Cristina Chiodi, assessora jurídica da Associação Mineira de Defesa do Ambiente – Amda, participou da discussão da possibilidade de criação e comércio de animais silvestres como animais de estimação, no Conselho Nacional do Meio Ambiente - Conama. “Grande parte destes animais são incompatíveis com a vida doméstica. Alguns podem transmitir zoonoses, ter comportamento agressivo e imprevisível ou representar ameaça a outras espécies domésticas. Além disso, a dificuldade de adaptação ao cativeiro pode ser uma tortura para os animais, fadados a se alimentarem daquilo que o ser humano fornecer e a viver em recintos pequenos e impróprios. Jamais será possível fornecer ao animal silvestre a diversidade e o habitat que ele encontra na natureza. É preciso pensar no bem estar animal, antes de buscar de forma egoísta o entretenimento humano.”

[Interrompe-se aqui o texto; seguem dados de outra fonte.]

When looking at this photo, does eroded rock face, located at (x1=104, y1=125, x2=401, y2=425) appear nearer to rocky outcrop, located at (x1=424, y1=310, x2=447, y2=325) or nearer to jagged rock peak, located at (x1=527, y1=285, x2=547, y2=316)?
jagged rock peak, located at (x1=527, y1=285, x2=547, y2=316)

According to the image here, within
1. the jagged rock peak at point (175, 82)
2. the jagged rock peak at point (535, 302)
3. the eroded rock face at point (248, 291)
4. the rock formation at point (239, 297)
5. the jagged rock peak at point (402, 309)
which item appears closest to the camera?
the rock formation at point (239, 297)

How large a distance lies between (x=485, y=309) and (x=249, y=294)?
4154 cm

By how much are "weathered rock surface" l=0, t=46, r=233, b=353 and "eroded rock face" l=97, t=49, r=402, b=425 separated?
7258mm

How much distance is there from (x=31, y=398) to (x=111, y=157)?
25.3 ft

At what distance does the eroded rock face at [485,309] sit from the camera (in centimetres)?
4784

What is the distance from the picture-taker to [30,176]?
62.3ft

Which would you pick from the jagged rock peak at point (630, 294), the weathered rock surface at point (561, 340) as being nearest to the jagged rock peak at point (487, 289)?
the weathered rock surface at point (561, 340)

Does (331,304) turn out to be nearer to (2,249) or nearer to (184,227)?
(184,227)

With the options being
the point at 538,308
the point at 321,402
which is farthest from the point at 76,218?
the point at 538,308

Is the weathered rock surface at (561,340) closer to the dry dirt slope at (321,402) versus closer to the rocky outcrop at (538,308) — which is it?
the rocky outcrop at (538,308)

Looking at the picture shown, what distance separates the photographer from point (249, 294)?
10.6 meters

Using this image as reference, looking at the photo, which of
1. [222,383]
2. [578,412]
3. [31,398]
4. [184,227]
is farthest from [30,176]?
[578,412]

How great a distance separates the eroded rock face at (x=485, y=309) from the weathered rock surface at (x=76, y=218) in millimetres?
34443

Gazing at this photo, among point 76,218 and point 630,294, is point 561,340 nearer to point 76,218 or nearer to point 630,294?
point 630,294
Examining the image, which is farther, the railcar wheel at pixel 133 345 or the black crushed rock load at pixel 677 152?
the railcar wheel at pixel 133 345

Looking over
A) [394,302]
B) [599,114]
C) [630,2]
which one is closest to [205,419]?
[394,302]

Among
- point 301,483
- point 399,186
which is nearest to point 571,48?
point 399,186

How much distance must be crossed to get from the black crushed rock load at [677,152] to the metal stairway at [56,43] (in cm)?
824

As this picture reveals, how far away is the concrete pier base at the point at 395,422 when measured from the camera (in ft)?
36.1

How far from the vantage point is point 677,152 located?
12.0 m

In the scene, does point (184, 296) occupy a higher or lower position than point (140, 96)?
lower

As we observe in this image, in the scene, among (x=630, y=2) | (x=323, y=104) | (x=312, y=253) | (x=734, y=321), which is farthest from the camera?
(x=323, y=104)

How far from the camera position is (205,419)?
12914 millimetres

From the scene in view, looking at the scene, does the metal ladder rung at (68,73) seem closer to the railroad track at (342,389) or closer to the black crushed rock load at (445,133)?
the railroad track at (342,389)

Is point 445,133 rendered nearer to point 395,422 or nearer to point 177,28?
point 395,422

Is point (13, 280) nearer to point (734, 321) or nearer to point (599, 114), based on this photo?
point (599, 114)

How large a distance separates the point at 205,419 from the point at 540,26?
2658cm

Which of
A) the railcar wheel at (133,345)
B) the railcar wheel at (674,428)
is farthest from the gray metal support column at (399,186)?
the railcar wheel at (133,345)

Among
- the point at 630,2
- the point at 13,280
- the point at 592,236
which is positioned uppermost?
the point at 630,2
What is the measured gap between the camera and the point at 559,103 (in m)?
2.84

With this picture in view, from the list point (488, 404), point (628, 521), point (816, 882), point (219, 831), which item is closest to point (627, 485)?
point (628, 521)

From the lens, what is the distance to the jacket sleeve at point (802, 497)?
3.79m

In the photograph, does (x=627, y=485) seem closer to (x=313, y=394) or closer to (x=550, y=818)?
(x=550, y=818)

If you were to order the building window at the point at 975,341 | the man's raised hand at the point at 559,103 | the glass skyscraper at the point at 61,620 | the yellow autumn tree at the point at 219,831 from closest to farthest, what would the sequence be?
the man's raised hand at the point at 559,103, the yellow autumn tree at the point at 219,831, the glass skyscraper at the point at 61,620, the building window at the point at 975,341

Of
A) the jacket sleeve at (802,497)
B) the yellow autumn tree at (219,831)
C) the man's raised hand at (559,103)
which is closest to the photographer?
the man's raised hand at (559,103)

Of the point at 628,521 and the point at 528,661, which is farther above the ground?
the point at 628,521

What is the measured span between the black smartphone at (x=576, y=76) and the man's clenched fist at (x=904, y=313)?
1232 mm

Para a assessora jurídica, a maior parte dos casos de guarda de animais silvestres é bem diferente da história do Choriço. “eles são retirados da natureza, de seus ninhos ou de suas mães com propósitos comerciais, e submetidos a condições degradantes de transporte e aprisionamento. Pássaros em tubos de PVC ou empilhados em gaiolas minúsculos e macacos dopados para parecerem mansos, sem água e sem comida, são apenas alguns exemplos da crueldade dos traficantes e comerciantes”, lamenta.
Cristina Chiodi concorda com o Tenente Écio que as campanhas de conscientização contra o tráfico e a aquisição de animais silvestres são fundamentais para informar sobre os problemas decorrentes da retirada de animais da natureza. “Muitos dos adquirentes são bem intencionados, mas acabam prejudicando os animais, ao invés de ajudá-los. A melhor forma de proteger é não comprar ou levar para casa animais silvestres, já que isto apenas alimenta o tráfico e os maus tratos”, opina.